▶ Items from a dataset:
────

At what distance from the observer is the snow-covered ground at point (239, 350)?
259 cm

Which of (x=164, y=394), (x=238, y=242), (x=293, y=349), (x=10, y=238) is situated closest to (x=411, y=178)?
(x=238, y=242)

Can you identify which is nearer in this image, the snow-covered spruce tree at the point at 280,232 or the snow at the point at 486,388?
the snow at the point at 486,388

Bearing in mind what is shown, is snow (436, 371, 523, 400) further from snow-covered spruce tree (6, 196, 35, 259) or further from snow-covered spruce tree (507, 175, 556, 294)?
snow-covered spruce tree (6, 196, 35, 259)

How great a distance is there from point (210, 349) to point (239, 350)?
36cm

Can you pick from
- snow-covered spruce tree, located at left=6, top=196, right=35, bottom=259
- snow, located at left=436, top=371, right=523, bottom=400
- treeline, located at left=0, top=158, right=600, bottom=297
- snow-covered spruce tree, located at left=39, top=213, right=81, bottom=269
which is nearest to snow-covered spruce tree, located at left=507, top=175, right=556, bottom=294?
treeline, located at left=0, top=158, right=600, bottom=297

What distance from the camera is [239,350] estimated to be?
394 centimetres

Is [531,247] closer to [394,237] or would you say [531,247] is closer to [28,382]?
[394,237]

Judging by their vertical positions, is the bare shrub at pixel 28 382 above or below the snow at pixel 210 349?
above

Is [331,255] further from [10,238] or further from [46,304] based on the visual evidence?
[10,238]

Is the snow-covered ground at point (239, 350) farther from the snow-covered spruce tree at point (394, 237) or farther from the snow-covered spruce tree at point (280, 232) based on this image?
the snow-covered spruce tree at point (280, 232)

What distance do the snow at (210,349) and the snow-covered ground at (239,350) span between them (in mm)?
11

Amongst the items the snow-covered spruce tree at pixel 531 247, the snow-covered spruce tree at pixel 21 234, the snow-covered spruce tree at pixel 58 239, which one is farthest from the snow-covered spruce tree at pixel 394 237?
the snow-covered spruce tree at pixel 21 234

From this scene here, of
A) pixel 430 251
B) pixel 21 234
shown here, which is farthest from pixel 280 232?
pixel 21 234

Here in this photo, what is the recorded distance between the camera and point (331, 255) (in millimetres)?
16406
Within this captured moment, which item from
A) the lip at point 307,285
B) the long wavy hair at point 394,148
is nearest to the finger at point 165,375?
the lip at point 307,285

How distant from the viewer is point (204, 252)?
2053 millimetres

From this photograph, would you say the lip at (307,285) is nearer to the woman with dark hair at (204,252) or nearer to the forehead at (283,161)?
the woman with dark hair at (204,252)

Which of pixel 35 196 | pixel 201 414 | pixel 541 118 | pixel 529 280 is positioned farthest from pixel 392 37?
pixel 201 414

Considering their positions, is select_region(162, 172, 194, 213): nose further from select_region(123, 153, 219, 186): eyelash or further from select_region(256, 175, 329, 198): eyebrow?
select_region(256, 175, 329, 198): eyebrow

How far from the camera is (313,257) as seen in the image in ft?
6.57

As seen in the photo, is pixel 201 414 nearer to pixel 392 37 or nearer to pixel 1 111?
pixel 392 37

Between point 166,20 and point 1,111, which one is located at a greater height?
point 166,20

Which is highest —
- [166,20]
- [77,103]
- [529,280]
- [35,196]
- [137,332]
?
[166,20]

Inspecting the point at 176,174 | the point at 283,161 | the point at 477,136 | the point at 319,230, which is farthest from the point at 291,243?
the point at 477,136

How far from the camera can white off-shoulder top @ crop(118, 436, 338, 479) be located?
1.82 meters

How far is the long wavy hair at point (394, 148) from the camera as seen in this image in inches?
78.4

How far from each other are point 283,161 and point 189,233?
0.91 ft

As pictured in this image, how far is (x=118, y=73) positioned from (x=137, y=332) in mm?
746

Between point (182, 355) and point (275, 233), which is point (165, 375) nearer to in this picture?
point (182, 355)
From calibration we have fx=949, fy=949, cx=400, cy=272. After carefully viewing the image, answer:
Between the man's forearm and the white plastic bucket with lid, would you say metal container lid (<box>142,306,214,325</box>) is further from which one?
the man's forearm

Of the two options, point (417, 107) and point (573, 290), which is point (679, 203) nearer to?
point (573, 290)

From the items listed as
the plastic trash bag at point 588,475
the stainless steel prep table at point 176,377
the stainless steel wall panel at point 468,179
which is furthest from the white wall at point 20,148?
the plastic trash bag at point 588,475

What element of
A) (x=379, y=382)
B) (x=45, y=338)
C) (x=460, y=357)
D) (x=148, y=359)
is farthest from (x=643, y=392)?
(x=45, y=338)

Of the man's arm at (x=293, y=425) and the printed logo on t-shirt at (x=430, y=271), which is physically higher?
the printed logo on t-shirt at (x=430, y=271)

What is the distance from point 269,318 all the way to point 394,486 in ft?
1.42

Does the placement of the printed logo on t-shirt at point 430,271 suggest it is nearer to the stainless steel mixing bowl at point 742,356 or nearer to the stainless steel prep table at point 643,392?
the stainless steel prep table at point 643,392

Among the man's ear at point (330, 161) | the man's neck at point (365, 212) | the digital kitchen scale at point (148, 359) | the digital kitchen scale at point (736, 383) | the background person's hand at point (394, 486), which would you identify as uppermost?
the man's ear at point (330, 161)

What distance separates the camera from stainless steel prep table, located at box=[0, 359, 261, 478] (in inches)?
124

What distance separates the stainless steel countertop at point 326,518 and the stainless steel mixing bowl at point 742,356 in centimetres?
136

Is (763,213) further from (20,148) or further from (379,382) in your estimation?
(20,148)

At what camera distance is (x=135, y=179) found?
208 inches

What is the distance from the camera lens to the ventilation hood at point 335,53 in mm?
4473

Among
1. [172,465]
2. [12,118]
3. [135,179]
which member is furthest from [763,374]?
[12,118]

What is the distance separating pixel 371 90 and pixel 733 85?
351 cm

────

▶ The exercise:
Copy out every line of the listing above without changing anything.

▶ Response to this exercise:
At what distance from the observer is the snow-covered ground at point (239, 350)?
259 cm

Which of (x=164, y=394), (x=238, y=242), (x=293, y=349), (x=10, y=238) is situated closest to (x=411, y=178)?
(x=238, y=242)

Can you identify which is nearer in this image, the snow-covered spruce tree at the point at 280,232 or the snow at the point at 486,388?
the snow at the point at 486,388

Bearing in mind what is shown, is snow (436, 371, 523, 400) further from snow-covered spruce tree (6, 196, 35, 259) or further from snow-covered spruce tree (507, 175, 556, 294)?
snow-covered spruce tree (6, 196, 35, 259)

How great a distance is there from point (210, 349) to point (239, 350)?
36cm

Can you pick from
- snow-covered spruce tree, located at left=6, top=196, right=35, bottom=259
- snow, located at left=436, top=371, right=523, bottom=400
- treeline, located at left=0, top=158, right=600, bottom=297
- snow-covered spruce tree, located at left=39, top=213, right=81, bottom=269
which is nearest to snow-covered spruce tree, located at left=507, top=175, right=556, bottom=294?
treeline, located at left=0, top=158, right=600, bottom=297

What distance from the camera is [239,350] estimated to be?
394 centimetres

Is [531,247] closer to [394,237] or would you say [531,247] is closer to [28,382]?
[394,237]

Judging by their vertical positions, is the bare shrub at pixel 28 382 above or below the snow at pixel 210 349?
above

Is [331,255] further from [10,238] or further from [46,304] based on the visual evidence?
[10,238]

Is the snow-covered ground at point (239, 350) farther from the snow-covered spruce tree at point (394, 237) or farther from the snow-covered spruce tree at point (280, 232) based on this image?
the snow-covered spruce tree at point (280, 232)

What distance do the snow at (210,349) and the snow-covered ground at (239,350) span between them (in mm)?
11

Amongst the items the snow-covered spruce tree at pixel 531 247, the snow-covered spruce tree at pixel 21 234, the snow-covered spruce tree at pixel 58 239, which one is farthest from the snow-covered spruce tree at pixel 394 237?
the snow-covered spruce tree at pixel 21 234

From this scene here, of
A) pixel 430 251
B) pixel 21 234
shown here, which is farthest from pixel 280 232?
pixel 21 234

Here in this photo, what is the recorded distance between the camera and point (331, 255) (in millimetres)?
16406
Within this captured moment, which item from
A) the lip at point 307,285
B) the long wavy hair at point 394,148
is nearest to the finger at point 165,375?
the lip at point 307,285

How distant from the viewer is point (204, 252)?
2053 millimetres

From this photograph, would you say the lip at (307,285) is nearer to the woman with dark hair at (204,252) or nearer to the forehead at (283,161)?
the woman with dark hair at (204,252)

Which of pixel 35 196 | pixel 201 414 | pixel 541 118 | pixel 529 280 is positioned farthest from pixel 392 37?
pixel 201 414

Considering their positions, is select_region(162, 172, 194, 213): nose further from select_region(123, 153, 219, 186): eyelash or further from select_region(256, 175, 329, 198): eyebrow?
select_region(256, 175, 329, 198): eyebrow

How far from the camera is (313,257) as seen in the image in ft?
6.57

As seen in the photo, is pixel 201 414 nearer to pixel 392 37 or nearer to pixel 1 111?
pixel 392 37

Between point 166,20 and point 1,111, which one is located at a greater height?
point 166,20

Which is highest —
- [166,20]
- [77,103]
- [529,280]
- [35,196]
- [137,332]
?
[166,20]

Inspecting the point at 176,174 | the point at 283,161 | the point at 477,136 | the point at 319,230, which is farthest from the point at 291,243?
the point at 477,136

How far from the camera can white off-shoulder top @ crop(118, 436, 338, 479) be located?
1.82 meters

How far is the long wavy hair at point (394, 148) from the camera as seen in this image in inches?
78.4

How far from each other are point 283,161 and point 189,233?
0.91 ft

As pictured in this image, how far is (x=118, y=73) positioned from (x=137, y=332) in mm?
746

Between point (182, 355) and point (275, 233), which is point (165, 375) nearer to in this picture?
point (182, 355)
From calibration we have fx=949, fy=949, cx=400, cy=272. After carefully viewing the image, answer:
Between the man's forearm and the white plastic bucket with lid, would you say metal container lid (<box>142,306,214,325</box>) is further from which one?
the man's forearm

Of the two options, point (417, 107) and point (573, 290), which is point (679, 203) nearer to?
point (573, 290)

From the items listed as
the plastic trash bag at point 588,475
the stainless steel prep table at point 176,377
the stainless steel wall panel at point 468,179
which is furthest from the white wall at point 20,148?
the plastic trash bag at point 588,475

What element of
A) (x=379, y=382)
B) (x=45, y=338)
C) (x=460, y=357)
D) (x=148, y=359)
is farthest from (x=643, y=392)?
(x=45, y=338)

Of the man's arm at (x=293, y=425) and the printed logo on t-shirt at (x=430, y=271), which is physically higher?
the printed logo on t-shirt at (x=430, y=271)

What is the distance from point 269,318 all the way to point 394,486 in ft?
1.42

Does the placement of the printed logo on t-shirt at point 430,271 suggest it is nearer to the stainless steel mixing bowl at point 742,356 or nearer to the stainless steel prep table at point 643,392?
the stainless steel prep table at point 643,392

Among the man's ear at point (330, 161) | the man's neck at point (365, 212) | the digital kitchen scale at point (148, 359) | the digital kitchen scale at point (736, 383) | the background person's hand at point (394, 486), which would you identify as uppermost?
the man's ear at point (330, 161)

What distance separates the camera from stainless steel prep table, located at box=[0, 359, 261, 478] (in inches)?
124

What distance separates the stainless steel countertop at point 326,518 and the stainless steel mixing bowl at point 742,356 in centimetres?
136

Is (763,213) further from (20,148) or further from (379,382) in your estimation?
(20,148)

At what camera distance is (x=135, y=179) found?
208 inches

What is the distance from the camera lens to the ventilation hood at point 335,53 in mm?
4473

Among
1. [172,465]
2. [12,118]
3. [135,179]
which member is furthest from [763,374]?
[12,118]

What is the distance separating pixel 371 90 and pixel 733 85?
351 cm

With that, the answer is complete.